Answer from the forum post on the big-O complexity of sqrt(n) below:
1. Which course is the poster working through?
2. Which function does the post ask to reduce to big-O notation and rank?
3. According to the answer the poster cites, which is greater: √n or log n?

Extract provided
>>>

Big-O complexity of sqrt(n) [duplicate]

I'm trying to backfill missing CS knowledge and going through the MIT 6.006 course.

It asks me to rank functions by asymptotic complexity and I want to understand how they should be reduced rather than just guessing. The question is to reduce this to big-O notation, then rank it:

$$f(n) = n \cdot \sqrt{n}$$

I see in this answer that $\sqrt{n} \gt \log{n}$

I don't understand how to think about the complexity of $\sqrt{n}$.

What is the complexity class of $\sqrt{n}$?

What is the relationship between $\sqrt{n}$ and $\log{n}$?

<<<

Dataset content
>>>

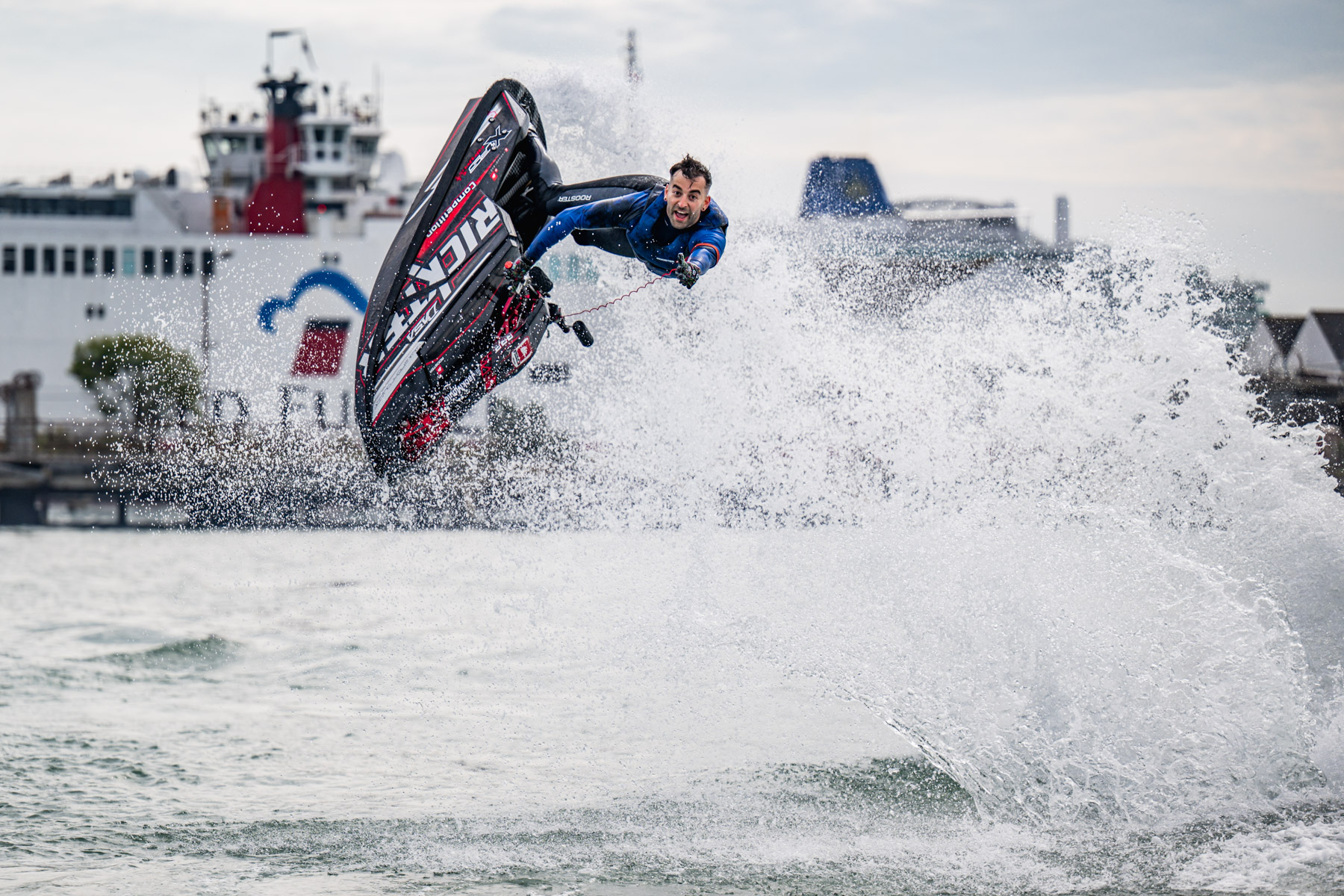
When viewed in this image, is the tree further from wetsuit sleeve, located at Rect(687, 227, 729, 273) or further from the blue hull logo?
wetsuit sleeve, located at Rect(687, 227, 729, 273)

<<<

Exercise response
1. MIT 6.006
2. f(n) = n · √n
3. √n